Report every line of the data that includes "proteins".
═════ Supplied records
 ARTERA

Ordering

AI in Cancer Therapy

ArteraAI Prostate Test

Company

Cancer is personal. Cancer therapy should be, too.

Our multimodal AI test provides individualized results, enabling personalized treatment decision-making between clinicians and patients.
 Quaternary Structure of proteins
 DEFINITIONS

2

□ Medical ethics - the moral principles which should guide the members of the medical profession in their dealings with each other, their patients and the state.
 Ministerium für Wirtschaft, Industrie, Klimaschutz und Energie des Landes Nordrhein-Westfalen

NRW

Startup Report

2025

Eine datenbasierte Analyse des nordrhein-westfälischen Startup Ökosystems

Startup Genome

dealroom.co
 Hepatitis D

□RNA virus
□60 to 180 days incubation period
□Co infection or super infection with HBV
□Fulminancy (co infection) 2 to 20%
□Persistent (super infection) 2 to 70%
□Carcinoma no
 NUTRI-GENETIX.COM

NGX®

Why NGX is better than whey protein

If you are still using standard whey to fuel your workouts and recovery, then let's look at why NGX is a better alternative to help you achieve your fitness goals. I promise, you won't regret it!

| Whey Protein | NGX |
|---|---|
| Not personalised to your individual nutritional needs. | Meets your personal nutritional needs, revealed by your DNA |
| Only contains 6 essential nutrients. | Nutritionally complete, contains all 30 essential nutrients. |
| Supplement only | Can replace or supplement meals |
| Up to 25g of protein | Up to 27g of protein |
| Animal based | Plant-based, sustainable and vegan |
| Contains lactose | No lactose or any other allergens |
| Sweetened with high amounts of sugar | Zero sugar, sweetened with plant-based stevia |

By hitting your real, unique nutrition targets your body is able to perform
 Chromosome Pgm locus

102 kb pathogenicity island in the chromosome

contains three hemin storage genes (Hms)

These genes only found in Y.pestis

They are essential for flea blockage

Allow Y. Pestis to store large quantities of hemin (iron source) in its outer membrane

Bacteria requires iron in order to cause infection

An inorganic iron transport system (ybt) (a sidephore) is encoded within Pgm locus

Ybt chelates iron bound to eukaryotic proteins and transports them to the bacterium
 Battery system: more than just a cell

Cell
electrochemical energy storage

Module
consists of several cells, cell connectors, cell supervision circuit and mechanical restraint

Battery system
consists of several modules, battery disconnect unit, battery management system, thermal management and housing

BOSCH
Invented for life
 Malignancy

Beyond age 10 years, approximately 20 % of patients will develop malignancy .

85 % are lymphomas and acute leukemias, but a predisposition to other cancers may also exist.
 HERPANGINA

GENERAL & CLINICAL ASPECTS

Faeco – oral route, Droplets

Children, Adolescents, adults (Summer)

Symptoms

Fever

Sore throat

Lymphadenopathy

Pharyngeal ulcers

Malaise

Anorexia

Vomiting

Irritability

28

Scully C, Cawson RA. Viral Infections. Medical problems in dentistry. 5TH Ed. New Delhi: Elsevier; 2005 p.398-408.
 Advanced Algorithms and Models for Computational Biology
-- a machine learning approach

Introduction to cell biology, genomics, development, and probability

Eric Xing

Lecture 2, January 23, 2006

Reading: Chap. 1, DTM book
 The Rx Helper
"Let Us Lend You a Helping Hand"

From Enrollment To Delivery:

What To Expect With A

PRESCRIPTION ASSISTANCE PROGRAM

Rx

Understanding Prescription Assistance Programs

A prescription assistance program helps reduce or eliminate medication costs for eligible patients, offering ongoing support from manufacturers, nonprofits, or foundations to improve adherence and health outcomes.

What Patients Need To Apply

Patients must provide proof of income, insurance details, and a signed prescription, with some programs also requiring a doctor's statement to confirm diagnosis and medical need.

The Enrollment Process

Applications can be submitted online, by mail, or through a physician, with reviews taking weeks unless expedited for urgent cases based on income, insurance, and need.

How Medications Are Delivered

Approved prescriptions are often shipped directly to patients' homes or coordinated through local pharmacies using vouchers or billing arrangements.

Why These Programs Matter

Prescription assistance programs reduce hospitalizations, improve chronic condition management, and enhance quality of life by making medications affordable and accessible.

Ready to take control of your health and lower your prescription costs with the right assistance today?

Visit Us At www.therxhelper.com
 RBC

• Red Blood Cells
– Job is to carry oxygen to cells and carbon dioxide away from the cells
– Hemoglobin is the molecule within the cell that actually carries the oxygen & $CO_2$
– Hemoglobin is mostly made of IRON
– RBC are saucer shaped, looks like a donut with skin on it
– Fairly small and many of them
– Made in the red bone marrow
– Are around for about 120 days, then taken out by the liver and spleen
══════════
Finished exercise:
 Quaternary Structure of proteins
Ybt chelates iron bound to eukaryotic proteins and transports them to the bacterium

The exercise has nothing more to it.